▶ _ASSIGNMENT_:
Report the count, and only the count, of lines in the records that include the word "name".

# # # # # # #

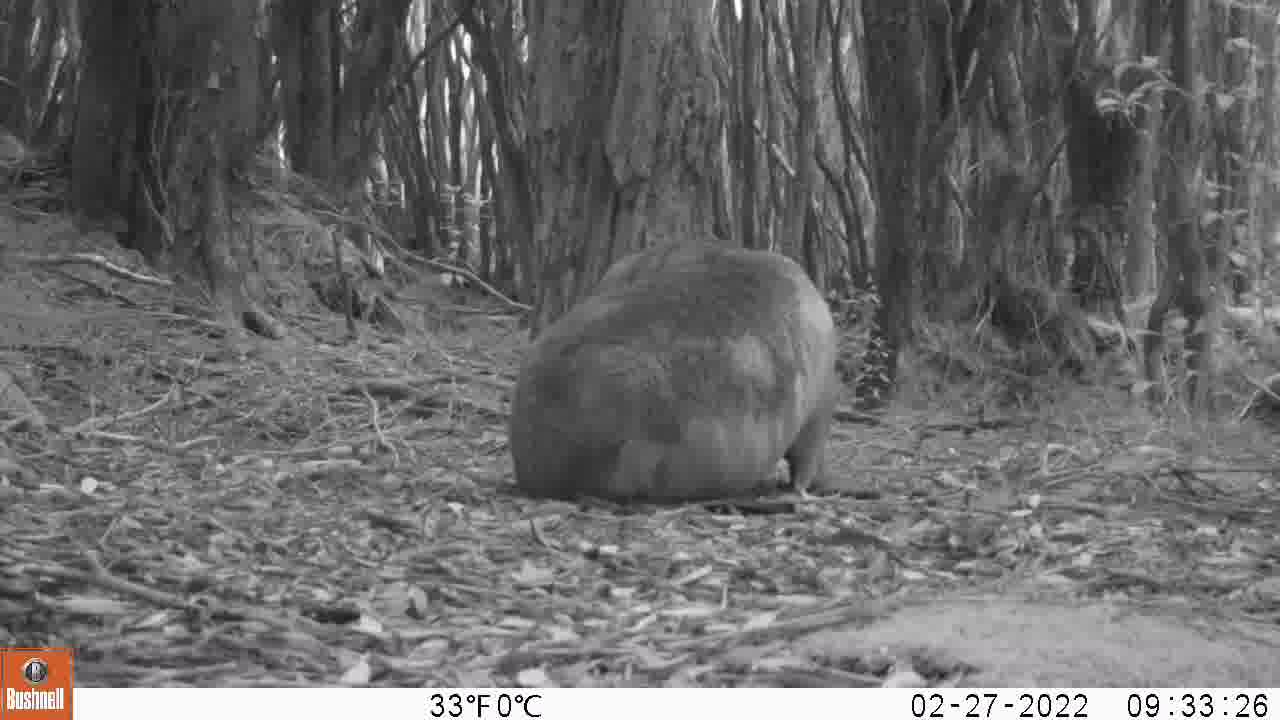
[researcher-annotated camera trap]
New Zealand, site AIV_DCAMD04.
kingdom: Animalia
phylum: Chordata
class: Mammalia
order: Carnivora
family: Otariidae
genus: Phocarctos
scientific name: Phocarctos hookeri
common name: new zealand sea lion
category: sealion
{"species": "sealion (new zealand sea lion) (Phocarctos hookeri)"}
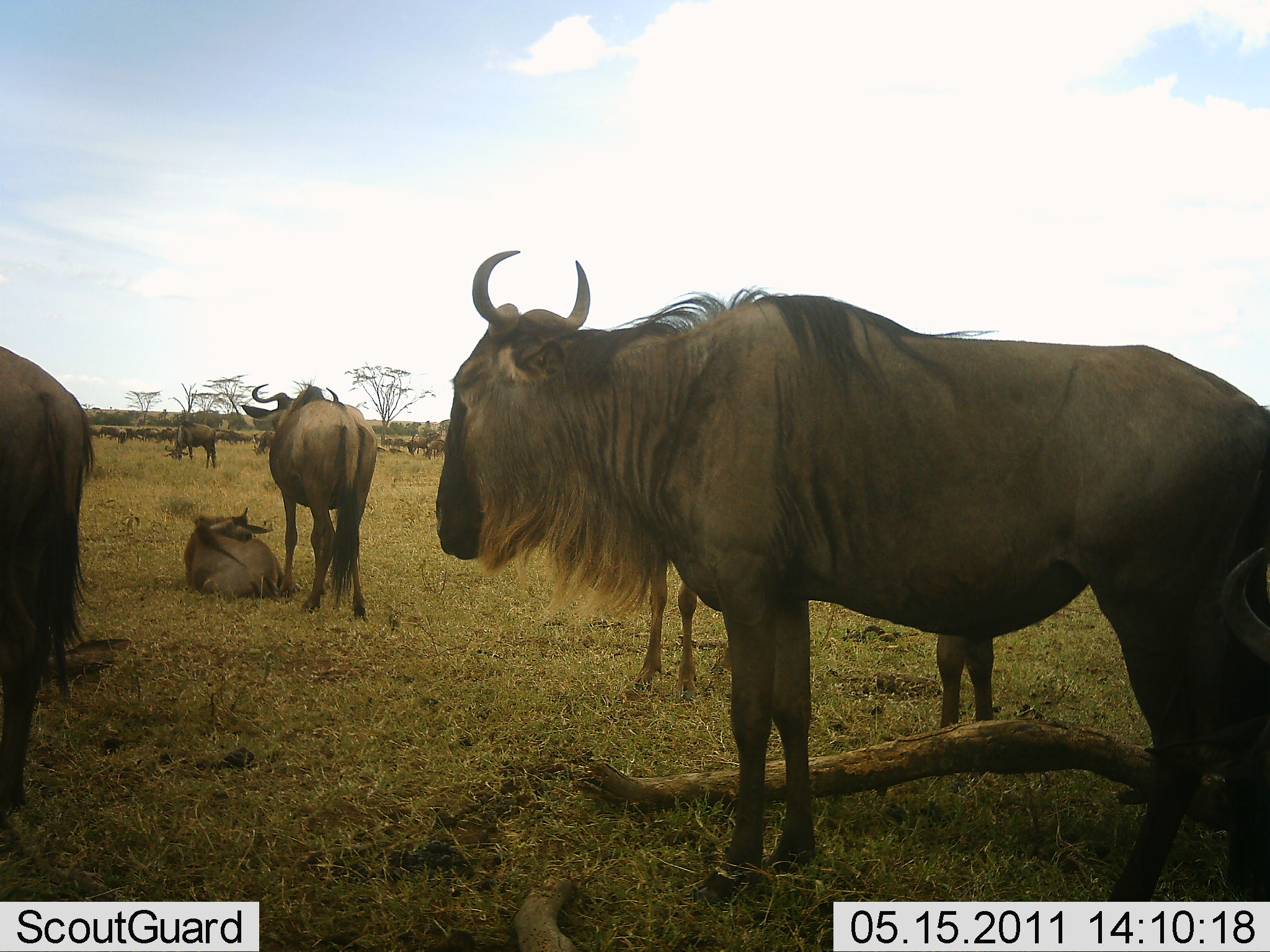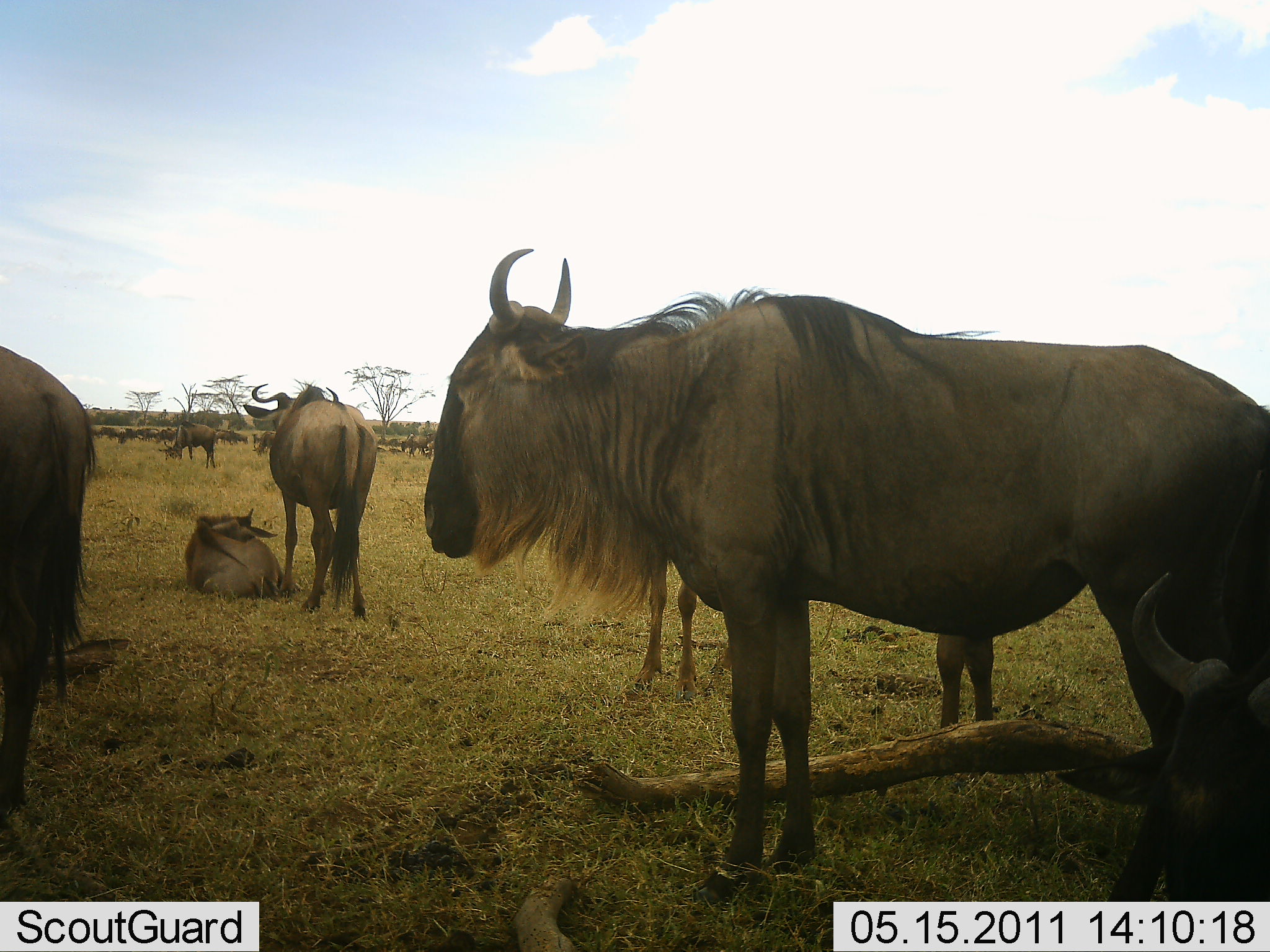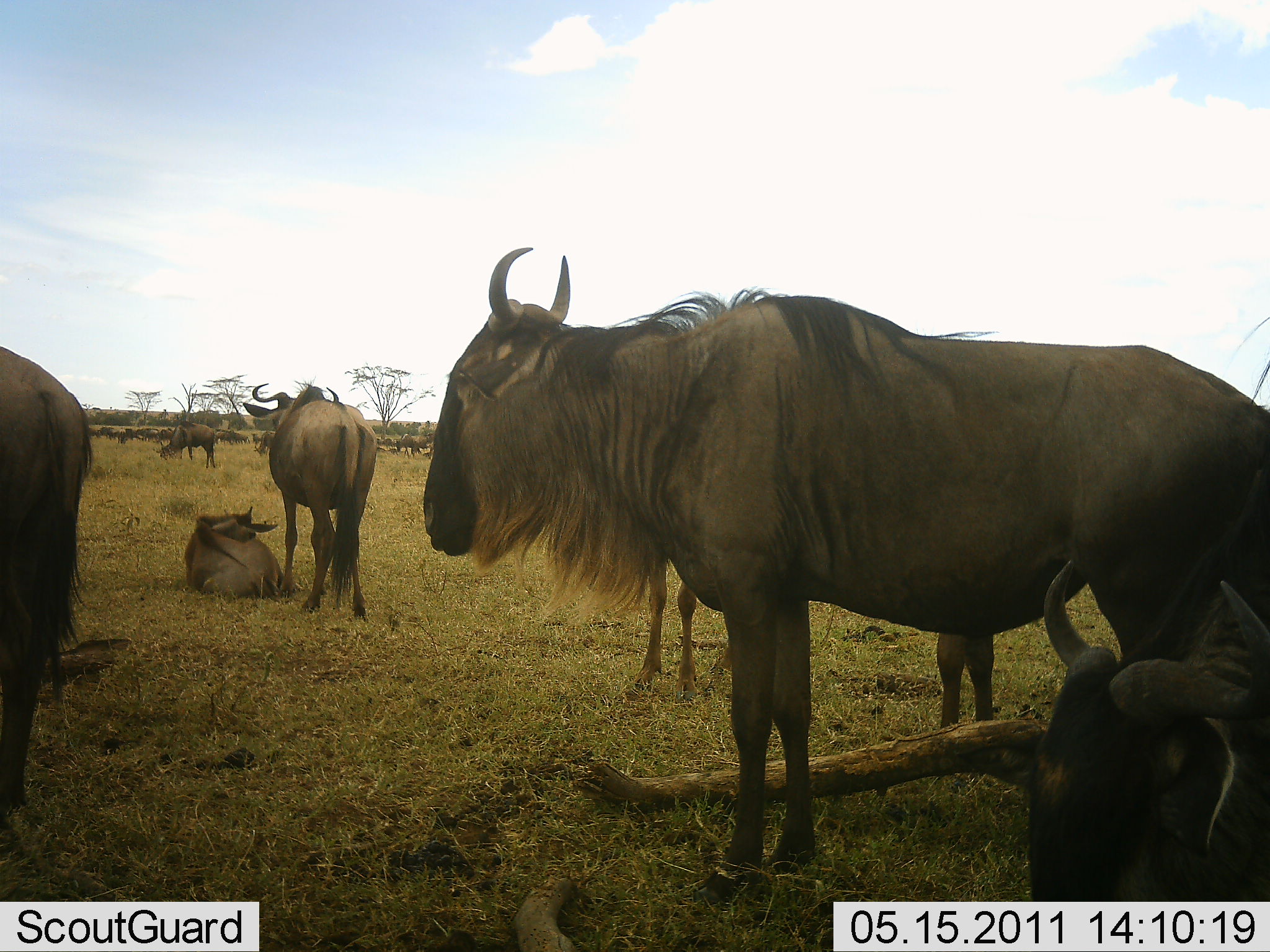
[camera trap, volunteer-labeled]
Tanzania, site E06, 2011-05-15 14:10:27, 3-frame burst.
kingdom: Animalia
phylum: Chordata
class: Mammalia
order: Artiodactyla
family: Bovidae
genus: Connochaetes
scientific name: Connochaetes taurinus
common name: blue wildebeest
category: wildebeest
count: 11-50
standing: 100%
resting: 100%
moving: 31%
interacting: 8%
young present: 8%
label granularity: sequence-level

# # # # # # #

▶ _WORKED SOLUTION_:
4